#### Task objective:
The records that follow are to be transcribed in full, without their images.

◇ ◇ ◇

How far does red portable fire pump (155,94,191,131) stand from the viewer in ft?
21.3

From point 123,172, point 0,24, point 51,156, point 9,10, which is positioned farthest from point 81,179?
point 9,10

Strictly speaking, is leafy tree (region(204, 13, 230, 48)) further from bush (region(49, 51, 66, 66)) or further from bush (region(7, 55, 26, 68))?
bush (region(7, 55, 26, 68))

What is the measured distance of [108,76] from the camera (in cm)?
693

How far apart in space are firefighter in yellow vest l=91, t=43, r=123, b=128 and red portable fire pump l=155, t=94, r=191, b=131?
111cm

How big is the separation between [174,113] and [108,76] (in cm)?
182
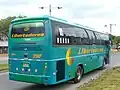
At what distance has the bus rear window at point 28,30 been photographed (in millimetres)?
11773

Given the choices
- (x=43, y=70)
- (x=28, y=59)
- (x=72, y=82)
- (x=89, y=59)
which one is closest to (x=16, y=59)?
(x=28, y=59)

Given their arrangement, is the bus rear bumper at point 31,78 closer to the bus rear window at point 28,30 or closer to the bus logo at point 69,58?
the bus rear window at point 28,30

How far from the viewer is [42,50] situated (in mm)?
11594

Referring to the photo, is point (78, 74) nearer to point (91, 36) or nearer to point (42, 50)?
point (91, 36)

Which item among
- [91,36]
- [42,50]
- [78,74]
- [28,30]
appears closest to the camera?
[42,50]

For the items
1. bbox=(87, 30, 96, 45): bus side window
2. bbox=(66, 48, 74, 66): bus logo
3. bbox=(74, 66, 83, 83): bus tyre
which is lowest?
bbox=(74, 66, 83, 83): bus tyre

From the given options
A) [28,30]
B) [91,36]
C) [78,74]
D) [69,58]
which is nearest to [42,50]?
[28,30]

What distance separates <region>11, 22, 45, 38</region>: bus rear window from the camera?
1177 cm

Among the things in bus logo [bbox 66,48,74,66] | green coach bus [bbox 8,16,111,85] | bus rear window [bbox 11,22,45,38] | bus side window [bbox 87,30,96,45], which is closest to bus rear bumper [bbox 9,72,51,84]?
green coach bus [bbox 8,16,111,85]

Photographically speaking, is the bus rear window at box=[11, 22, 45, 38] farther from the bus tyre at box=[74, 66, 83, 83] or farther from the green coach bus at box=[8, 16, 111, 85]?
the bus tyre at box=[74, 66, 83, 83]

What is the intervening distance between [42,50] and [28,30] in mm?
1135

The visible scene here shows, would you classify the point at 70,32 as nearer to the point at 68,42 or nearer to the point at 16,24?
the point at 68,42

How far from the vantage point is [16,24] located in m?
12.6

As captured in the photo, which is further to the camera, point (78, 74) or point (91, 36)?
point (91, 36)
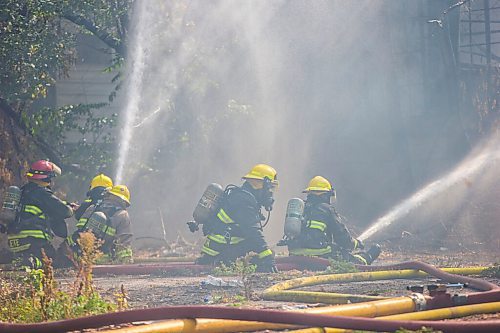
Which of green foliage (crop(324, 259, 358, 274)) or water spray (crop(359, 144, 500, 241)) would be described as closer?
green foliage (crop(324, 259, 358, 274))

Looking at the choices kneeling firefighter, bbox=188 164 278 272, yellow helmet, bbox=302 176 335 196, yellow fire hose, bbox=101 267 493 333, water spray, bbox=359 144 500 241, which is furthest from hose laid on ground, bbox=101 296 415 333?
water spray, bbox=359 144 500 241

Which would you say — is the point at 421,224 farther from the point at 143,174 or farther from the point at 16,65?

◇ ◇ ◇

#### Task solution:
How far does red portable fire pump (155,94,191,131) stand from the viewer in ft?
21.3

From point 123,172, point 0,24, point 51,156, point 9,10, which is positioned farthest from point 81,179?
point 9,10

Strictly speaking, is leafy tree (region(204, 13, 230, 48)) further from bush (region(49, 51, 66, 66)) or further from bush (region(7, 55, 26, 68))?
bush (region(7, 55, 26, 68))

What is the measured distance of [108,76] from the camera (in cm)?
693

How far apart in space are firefighter in yellow vest l=91, t=43, r=123, b=128 and red portable fire pump l=155, t=94, r=191, b=131?
111cm

How big is the separation between [174,113] and [108,76] (in cm)?
182
At what distance has the bus rear window at point 28,30 been photographed (in millimetres)?
11773

Given the choices
- (x=43, y=70)
- (x=28, y=59)
- (x=72, y=82)
- (x=89, y=59)
which one is closest to (x=16, y=59)?
(x=28, y=59)

Given their arrangement, is the bus rear bumper at point 31,78 closer to the bus rear window at point 28,30 or closer to the bus logo at point 69,58?
the bus rear window at point 28,30

How far from the viewer is [42,50] situated (in mm)?
11594

Referring to the photo, is point (78, 74) nearer to point (91, 36) or nearer to point (42, 50)?
point (91, 36)

Which item among
- [91,36]
- [42,50]
- [78,74]
- [28,30]
appears closest to the camera?
[42,50]

For the items
1. bbox=(87, 30, 96, 45): bus side window
2. bbox=(66, 48, 74, 66): bus logo
3. bbox=(74, 66, 83, 83): bus tyre
which is lowest?
bbox=(74, 66, 83, 83): bus tyre

From the given options
A) [28,30]
B) [91,36]
C) [78,74]
D) [69,58]
which is nearest to [42,50]?
[28,30]

What distance separates <region>11, 22, 45, 38</region>: bus rear window from the camera?
1177 cm

Among the things in bus logo [bbox 66,48,74,66] | green coach bus [bbox 8,16,111,85] | bus rear window [bbox 11,22,45,38] | bus side window [bbox 87,30,96,45], which is closest to bus rear bumper [bbox 9,72,51,84]?
green coach bus [bbox 8,16,111,85]

Photographically speaking, is the bus rear window at box=[11, 22, 45, 38] farther from the bus tyre at box=[74, 66, 83, 83] or farther from the green coach bus at box=[8, 16, 111, 85]?
the bus tyre at box=[74, 66, 83, 83]

What is the intervening distance between [42,50] and [28,30] in mm?
1135

The visible scene here shows, would you classify the point at 70,32 as nearer to the point at 68,42 or nearer to the point at 16,24?
the point at 68,42

How far from the vantage point is [16,24] located in m?
12.6

As captured in the photo, which is further to the camera, point (78, 74) or point (91, 36)?
point (91, 36)
Which of green foliage (crop(324, 259, 358, 274)) or water spray (crop(359, 144, 500, 241)) would be described as closer?
green foliage (crop(324, 259, 358, 274))

Looking at the choices kneeling firefighter, bbox=188 164 278 272, yellow helmet, bbox=302 176 335 196, yellow fire hose, bbox=101 267 493 333, water spray, bbox=359 144 500 241, which is furthest from hose laid on ground, bbox=101 296 415 333?
water spray, bbox=359 144 500 241

Which would you say — is the point at 421,224 farther from the point at 143,174 or farther from the point at 16,65?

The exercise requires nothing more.